**Instruction A**:
Answer the following questions using the article about Bill Richardson:
(i) According to US media outlets, where did Richardson die?
(ii) In which city was Richardson born?
(iii) Who is the vice president of the Richardson Center?

**Source document**:
- - - - - - -

Former New Mexico governor, diplomat Bill Richardson dies age 75

Washington, Sep 2 (EFE).- Former New Mexico governor Bill Richardson, who was also the United States ambassador to the United Nations and energy secretary under former US president Bill Clinton, died at the age of 75 at his home, the Richardson Center said Saturday in a statement.
“He lived his entire life in the service of others – including both his time in government and his subsequent career helping to free people held hostage or wrongfully detained abroad,” Mickey Bergman, vice president of the Richardson Center, said in a statement.
“The world has lost a champion for those held unjustly abroad and I have lost a mentor and a dear friend.”
Richardson died in his sleep at his summer home in Massachusetts, US media outlets such as CNN reported.
The Democrat dedicated his post-political career to working to free Americans detained abroad.
Born on November 15, 1947 in California to a Mexican mother, Richardson worked throughout his career to release hostages and prisoners in countries such as North Korea, Iraq, Cuba, Russia and Sudan.
He was named several times as a candidate for the Nobel Peace Prize, including this year’s.
Richardson was born in Pasadena, California, although he grew up in Mexico City, where his father, a banking executive of Anglo-American and Mexican descent, was stationed.

- - - - - - -

**Working data**:
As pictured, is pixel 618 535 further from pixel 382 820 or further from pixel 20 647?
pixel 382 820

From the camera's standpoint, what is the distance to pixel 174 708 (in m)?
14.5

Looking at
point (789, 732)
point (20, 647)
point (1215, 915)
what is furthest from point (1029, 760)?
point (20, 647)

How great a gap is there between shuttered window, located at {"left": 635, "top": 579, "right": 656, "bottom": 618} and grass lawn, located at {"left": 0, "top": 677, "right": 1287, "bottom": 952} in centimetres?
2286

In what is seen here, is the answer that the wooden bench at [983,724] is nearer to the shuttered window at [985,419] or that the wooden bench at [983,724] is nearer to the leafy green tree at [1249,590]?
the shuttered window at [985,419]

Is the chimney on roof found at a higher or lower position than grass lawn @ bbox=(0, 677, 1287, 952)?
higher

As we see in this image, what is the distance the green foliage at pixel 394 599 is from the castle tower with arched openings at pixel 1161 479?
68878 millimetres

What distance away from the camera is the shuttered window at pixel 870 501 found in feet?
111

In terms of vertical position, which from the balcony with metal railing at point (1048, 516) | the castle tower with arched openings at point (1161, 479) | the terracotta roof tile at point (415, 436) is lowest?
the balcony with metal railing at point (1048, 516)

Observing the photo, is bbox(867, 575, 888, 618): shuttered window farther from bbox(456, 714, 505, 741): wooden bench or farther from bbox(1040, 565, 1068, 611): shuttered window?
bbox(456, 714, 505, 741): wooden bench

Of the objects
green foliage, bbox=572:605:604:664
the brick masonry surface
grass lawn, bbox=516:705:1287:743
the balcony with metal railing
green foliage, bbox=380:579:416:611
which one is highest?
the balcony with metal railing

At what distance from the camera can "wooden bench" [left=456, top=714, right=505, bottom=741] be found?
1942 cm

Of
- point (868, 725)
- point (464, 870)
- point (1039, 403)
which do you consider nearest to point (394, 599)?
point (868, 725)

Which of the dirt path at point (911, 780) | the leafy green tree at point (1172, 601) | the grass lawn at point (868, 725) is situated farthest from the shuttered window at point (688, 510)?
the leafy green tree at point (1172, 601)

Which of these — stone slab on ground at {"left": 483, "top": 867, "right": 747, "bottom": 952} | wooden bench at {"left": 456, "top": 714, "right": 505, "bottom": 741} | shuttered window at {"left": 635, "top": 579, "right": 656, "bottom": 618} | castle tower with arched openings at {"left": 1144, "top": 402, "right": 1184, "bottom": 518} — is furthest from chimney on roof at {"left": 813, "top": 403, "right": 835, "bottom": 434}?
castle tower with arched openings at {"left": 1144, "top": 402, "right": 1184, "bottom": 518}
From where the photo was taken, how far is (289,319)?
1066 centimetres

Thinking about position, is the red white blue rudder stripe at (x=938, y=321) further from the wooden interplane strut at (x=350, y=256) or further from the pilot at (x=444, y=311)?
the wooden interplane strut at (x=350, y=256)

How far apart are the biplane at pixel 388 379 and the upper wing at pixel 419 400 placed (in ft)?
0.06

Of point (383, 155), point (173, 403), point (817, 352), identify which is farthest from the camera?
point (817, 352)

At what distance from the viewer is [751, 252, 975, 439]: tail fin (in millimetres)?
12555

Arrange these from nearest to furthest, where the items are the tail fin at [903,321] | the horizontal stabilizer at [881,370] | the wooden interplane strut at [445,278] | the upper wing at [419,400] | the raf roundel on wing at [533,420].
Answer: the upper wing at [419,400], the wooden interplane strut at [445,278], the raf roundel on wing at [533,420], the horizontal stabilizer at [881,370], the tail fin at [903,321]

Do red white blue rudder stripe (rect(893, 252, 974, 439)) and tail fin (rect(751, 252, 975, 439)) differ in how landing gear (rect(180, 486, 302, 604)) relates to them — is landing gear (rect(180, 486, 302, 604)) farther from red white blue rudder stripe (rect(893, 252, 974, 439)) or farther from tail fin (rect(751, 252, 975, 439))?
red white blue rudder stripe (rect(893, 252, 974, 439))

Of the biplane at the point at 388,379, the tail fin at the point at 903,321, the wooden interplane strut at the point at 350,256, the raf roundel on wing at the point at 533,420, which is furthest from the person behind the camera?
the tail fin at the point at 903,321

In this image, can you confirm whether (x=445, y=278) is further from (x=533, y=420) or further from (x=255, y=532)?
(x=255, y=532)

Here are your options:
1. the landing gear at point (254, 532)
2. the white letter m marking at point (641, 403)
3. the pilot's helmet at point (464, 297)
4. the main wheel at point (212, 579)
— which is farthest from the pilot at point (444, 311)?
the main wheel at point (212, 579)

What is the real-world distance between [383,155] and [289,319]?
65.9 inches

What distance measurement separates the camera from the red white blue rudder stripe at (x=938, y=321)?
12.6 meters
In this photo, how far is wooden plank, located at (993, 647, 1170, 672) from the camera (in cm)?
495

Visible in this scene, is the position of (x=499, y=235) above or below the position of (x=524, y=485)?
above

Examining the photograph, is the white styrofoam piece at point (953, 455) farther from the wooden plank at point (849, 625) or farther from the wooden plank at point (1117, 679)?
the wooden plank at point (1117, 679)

- - - - - - -

**Instruction B**:
Identify every line in the records that contains the string "between", and copy each such line.

**Response A**:
(i) At his summer home in Massachusetts.
(ii) Pasadena, California.
(iii) Mickey Bergman.

**Response B**:
How great a gap is there between shuttered window, located at {"left": 635, "top": 579, "right": 656, "bottom": 618} and grass lawn, located at {"left": 0, "top": 677, "right": 1287, "bottom": 952} in centimetres?
What is the real-world distance between [383,155] and [289,319]?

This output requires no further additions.